SUPPLIED RECORDS:
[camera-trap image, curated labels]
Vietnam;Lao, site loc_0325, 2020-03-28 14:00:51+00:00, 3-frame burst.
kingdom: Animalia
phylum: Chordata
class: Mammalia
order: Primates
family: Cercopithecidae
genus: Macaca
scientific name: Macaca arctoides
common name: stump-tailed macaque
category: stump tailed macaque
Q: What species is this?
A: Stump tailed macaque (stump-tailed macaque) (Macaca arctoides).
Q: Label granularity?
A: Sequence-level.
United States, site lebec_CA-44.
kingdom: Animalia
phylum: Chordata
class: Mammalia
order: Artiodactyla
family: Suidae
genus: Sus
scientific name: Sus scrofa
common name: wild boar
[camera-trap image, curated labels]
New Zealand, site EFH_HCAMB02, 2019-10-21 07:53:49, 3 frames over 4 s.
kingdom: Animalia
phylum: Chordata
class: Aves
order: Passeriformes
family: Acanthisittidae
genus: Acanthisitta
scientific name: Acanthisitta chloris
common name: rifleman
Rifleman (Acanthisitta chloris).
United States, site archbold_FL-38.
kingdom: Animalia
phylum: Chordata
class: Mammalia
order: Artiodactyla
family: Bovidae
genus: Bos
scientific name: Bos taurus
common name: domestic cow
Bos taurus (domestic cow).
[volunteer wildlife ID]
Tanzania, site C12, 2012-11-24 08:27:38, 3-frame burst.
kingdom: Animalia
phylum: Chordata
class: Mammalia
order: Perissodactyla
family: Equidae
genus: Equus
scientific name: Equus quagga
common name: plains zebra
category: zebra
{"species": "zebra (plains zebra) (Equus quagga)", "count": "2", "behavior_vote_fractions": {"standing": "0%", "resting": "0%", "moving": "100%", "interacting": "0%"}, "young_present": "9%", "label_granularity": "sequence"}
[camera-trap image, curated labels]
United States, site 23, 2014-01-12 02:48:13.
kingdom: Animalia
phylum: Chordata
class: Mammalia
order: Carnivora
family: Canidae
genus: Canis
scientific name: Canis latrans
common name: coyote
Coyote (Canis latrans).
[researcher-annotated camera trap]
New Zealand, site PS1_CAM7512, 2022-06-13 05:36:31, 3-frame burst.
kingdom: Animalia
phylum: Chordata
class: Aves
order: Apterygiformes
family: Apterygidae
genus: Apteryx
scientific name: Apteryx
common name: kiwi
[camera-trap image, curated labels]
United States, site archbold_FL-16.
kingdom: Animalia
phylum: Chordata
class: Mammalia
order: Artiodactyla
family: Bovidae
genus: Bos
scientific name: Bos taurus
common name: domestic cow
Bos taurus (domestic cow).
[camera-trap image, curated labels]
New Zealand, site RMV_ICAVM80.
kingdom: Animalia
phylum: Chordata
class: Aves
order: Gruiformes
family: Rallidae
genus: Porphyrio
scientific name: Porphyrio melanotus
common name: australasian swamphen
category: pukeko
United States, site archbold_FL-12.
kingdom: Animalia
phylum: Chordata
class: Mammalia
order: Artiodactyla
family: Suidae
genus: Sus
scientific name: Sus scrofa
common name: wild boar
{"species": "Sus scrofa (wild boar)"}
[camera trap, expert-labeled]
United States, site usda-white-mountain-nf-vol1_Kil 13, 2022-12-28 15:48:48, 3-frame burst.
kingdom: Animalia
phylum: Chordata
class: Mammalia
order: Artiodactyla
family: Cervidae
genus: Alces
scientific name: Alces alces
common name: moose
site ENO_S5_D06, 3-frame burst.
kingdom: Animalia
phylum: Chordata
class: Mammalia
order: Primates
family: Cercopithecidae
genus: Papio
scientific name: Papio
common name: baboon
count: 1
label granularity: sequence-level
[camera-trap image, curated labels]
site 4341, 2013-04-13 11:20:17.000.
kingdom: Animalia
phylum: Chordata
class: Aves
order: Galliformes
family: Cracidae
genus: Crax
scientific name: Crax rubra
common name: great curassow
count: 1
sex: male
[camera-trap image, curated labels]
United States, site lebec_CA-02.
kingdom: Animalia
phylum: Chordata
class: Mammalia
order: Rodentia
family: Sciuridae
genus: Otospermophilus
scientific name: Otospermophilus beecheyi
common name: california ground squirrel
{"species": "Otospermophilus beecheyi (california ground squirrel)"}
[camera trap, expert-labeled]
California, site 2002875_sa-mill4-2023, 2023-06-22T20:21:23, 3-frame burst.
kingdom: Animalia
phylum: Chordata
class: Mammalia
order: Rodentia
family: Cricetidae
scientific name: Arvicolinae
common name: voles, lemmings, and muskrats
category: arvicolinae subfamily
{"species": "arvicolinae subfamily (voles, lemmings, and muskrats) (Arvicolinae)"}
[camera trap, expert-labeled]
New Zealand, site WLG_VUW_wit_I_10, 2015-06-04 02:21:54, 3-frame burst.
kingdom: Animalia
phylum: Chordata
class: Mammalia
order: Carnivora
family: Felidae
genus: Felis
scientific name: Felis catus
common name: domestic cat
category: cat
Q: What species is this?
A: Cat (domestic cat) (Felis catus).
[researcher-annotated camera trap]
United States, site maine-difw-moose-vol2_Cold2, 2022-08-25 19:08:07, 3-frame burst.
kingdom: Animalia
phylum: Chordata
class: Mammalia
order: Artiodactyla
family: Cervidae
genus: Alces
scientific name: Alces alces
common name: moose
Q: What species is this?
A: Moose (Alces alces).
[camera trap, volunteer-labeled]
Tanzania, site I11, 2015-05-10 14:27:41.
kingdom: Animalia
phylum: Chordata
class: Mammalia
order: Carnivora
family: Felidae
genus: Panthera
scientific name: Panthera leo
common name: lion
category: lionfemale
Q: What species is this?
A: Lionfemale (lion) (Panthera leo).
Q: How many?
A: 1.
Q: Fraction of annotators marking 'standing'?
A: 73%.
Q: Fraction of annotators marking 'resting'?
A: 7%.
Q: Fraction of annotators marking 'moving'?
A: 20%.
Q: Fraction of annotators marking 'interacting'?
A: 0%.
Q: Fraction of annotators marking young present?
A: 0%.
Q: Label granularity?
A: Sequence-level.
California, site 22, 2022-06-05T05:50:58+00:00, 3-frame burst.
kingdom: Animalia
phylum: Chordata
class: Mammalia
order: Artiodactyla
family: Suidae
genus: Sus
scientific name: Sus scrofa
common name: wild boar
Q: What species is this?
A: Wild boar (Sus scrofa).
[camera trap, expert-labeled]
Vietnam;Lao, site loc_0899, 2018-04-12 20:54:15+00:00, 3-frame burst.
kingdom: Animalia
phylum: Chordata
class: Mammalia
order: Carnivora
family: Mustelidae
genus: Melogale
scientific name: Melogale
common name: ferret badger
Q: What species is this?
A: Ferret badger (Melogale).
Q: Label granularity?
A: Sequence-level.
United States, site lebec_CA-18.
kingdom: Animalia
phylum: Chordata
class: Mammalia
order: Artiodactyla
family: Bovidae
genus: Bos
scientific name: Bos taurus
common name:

WORK TO COMPLETE:
The required output is every line above from the one with "family: Apterygidae" down to the one with "family: Cricetidae", restated word for word, ends included.

EXERCISE RESPONSE:
family: Apterygidae
genus: Apteryx
scientific name: Apteryx
common name: kiwi
[camera-trap image, curated labels]
United States, site archbold_FL-16.
kingdom: Animalia
phylum: Chordata
class: Mammalia
order: Artiodactyla
family: Bovidae
genus: Bos
scientific name: Bos taurus
common name: domestic cow
Bos taurus (domestic cow).
[camera-trap image, curated labels]
New Zealand, site RMV_ICAVM80.
kingdom: Animalia
phylum: Chordata
class: Aves
order: Gruiformes
family: Rallidae
genus: Porphyrio
scientific name: Porphyrio melanotus
common name: australasian swamphen
category: pukeko
United States, site archbold_FL-12.
kingdom: Animalia
phylum: Chordata
class: Mammalia
order: Artiodactyla
family: Suidae
genus: Sus
scientific name: Sus scrofa
common name: wild boar
{"species": "Sus scrofa (wild boar)"}
[camera trap, expert-labeled]
United States, site usda-white-mountain-nf-vol1_Kil 13, 2022-12-28 15:48:48, 3-frame burst.
kingdom: Animalia
phylum: Chordata
class: Mammalia
order: Artiodactyla
family: Cervidae
genus: Alces
scientific name: Alces alces
common name: moose
site ENO_S5_D06, 3-frame burst.
kingdom: Animalia
phylum: Chordata
class: Mammalia
order: Primates
family: Cercopithecidae
genus: Papio
scientific name: Papio
common name: baboon
count: 1
label granularity: sequence-level
[camera-trap image, curated labels]
site 4341, 2013-04-13 11:20:17.000.
kingdom: Animalia
phylum: Chordata
class: Aves
order: Galliformes
family: Cracidae
genus: Crax
scientific name: Crax rubra
common name: great curassow
count: 1
sex: male
[camera-trap image, curated labels]
United States, site lebec_CA-02.
kingdom: Animalia
phylum: Chordata
class: Mammalia
order: Rodentia
family: Sciuridae
genus: Otospermophilus
scientific name: Otospermophilus beecheyi
common name: california ground squirrel
{"species": "Otospermophilus beecheyi (california ground squirrel)"}
[camera trap, expert-labeled]
California, site 2002875_sa-mill4-2023, 2023-06-22T20:21:23, 3-frame burst.
kingdom: Animalia
phylum: Chordata
class: Mammalia
order: Rodentia
family: Cricetidae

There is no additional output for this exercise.